Les commencemens de Robert Viscart sont fort intéressans. Il était le sixième fils de Tancrède de Hauteville ; ses frères aînés étaient déjà établis dans la Pouille, lorsqu’il vint à son tour chercher fortune en Italie. Il fut d’abord assez mal reçu ; il était sorti d’un second mariage, ses frères du premier lit le repoussèrent : Enfin, Humphroy, pour se débarrasser de lui, le conduit à l’extrémité de la Calabre, avise un mont moult fort, y construit un petit château, appelle ce lieu la Roche-Saint-Martin, le donne à Robert, et lo mit en possession de toute la Calabre, et puiz s’en parti, et s’en torna en sa terre. Il ne restait à Robert, pour vivre et jouir de cet empire qu’on lui avait donné si libéralement, qu’à se faire brigand. Ainsi fit-il :

« Robert regarda et vit terre moult large, et riches citez, et villes espessez, et les champs pleins de moult de bestes. Et regarda en loing tant coment pot regarder, et pensa que faisoit lo poure, prist voie de larron, chevalier sont petit, poureté est de la cose de vivre, li faillirent les deniers à la bourse. Et come ce fust cose que toutes choses lui failloient, fors tant solement qu’il avoit abundance de char ; comment li filz de Israël vesquirent en lo désert, ensi vivoit Robert en lo mont ; ceaux menjoient la char à mesure, cestui se o une savour toutes manières de char ; et lo boire d’estui Robert estoit l’aigue de la pure fontainne.

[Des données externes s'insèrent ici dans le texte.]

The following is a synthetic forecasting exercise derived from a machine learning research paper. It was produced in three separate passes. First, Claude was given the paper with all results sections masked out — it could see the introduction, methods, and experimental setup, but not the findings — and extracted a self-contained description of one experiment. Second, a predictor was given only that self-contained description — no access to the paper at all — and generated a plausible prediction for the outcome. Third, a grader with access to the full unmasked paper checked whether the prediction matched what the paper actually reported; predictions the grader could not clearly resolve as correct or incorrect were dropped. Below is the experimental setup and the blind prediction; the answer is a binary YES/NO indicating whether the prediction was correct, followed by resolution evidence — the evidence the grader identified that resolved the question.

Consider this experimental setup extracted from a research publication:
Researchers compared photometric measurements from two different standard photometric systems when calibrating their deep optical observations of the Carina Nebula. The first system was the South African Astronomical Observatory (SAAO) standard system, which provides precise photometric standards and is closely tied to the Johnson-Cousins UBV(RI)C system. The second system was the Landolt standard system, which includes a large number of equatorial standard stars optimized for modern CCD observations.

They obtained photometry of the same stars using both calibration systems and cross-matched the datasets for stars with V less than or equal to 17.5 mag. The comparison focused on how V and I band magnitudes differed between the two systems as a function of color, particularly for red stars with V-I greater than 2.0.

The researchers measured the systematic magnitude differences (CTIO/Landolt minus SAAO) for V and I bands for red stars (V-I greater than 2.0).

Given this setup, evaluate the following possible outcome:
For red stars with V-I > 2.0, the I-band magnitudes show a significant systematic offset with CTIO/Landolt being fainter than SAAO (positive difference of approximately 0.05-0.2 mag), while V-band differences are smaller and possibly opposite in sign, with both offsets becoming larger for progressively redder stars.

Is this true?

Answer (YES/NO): NO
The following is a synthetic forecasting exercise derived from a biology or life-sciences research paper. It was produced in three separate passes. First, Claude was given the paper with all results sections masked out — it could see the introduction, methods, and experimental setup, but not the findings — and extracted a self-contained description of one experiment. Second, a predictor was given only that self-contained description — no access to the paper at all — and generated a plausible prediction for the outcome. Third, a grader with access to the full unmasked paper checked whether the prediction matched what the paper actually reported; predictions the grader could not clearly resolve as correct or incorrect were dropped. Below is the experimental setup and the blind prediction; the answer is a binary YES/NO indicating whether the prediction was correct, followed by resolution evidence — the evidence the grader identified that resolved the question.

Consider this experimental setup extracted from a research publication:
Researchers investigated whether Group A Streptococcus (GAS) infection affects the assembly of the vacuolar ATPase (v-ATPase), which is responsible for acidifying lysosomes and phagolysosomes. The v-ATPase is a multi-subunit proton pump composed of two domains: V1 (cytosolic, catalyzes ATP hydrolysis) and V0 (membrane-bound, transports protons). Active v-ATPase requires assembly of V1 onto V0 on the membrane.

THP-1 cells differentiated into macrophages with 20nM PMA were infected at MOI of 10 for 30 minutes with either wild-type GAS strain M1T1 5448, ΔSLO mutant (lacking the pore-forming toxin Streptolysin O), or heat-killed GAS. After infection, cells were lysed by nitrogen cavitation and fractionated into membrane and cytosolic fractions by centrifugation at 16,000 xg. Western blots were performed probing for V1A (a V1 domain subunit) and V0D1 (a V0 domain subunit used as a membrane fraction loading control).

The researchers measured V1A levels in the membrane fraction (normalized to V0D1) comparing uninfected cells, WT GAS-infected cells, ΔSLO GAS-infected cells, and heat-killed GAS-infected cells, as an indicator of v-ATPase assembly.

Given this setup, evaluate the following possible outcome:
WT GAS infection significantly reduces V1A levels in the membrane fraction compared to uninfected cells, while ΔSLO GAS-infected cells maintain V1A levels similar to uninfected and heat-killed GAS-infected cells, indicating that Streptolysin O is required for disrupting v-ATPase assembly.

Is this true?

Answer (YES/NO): NO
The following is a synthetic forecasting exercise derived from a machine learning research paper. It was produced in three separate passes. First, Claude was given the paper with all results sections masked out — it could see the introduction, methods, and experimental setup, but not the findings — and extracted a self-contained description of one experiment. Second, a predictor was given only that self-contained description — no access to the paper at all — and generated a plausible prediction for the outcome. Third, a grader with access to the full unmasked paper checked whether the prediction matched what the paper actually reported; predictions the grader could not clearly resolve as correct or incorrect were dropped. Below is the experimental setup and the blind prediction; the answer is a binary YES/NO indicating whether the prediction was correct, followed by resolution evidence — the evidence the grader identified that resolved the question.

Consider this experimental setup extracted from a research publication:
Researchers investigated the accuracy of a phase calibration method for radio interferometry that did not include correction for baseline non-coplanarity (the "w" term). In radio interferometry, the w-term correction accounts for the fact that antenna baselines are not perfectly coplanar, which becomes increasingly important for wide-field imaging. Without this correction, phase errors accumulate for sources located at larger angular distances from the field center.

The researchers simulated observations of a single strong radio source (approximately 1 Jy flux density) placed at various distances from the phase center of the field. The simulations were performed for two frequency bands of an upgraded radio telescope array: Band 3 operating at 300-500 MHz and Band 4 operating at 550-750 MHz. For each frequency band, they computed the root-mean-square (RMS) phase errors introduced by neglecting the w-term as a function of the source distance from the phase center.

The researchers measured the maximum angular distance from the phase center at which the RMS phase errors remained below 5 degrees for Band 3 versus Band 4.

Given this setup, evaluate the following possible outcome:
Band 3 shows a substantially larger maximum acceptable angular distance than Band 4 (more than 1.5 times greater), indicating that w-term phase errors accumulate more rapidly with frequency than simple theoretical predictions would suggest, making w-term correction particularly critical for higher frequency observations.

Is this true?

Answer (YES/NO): NO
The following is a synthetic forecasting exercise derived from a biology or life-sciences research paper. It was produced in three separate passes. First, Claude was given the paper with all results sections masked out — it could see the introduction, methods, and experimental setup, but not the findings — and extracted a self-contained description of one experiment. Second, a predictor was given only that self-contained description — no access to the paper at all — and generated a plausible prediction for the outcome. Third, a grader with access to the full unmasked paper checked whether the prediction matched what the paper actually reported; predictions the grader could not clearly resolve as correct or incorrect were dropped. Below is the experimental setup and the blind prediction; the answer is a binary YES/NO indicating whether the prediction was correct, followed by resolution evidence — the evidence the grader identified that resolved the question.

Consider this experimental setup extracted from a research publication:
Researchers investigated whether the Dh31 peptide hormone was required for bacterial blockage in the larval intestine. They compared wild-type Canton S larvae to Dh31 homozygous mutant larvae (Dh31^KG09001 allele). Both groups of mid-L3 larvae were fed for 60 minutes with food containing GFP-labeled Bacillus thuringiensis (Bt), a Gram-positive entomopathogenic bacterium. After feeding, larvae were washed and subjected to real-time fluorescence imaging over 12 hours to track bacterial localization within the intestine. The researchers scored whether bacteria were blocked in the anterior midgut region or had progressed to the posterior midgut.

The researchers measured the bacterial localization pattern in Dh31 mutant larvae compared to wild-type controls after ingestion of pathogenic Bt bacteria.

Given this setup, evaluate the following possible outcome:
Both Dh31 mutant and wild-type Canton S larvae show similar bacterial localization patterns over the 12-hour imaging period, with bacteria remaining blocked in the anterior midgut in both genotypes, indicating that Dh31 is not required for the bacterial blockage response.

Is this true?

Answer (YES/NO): NO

« Et puiz torna Robert à son frère, et lui dist sa poureté ; et cellui dist de sa bouche moustra par la face, quar estoit moult maicre. Mès voulta Robert la face, et voutèrent la face tuit cil de cil de la maison. Et retorna Robert à la roche soe, et aloit par les lieuz où il créoit trover de lo pain. Et coment lui plaisoit prenoit proie continuelment, et toutes les chozes qu’il avoit faites absconsement, maintenant fist manifestement. Et prenoit li buef por arer, et li jument qui faisoient bons polistre, gras pors .x., et peccoires .xxx. ; et de toutes ces coses non pooit avoir senon .xxx. besant, et autresi prenoit Robert li home liquel se rachatarent de pain et de vin ; et toutes voies de toutes cestes coses non se sacioit Robert.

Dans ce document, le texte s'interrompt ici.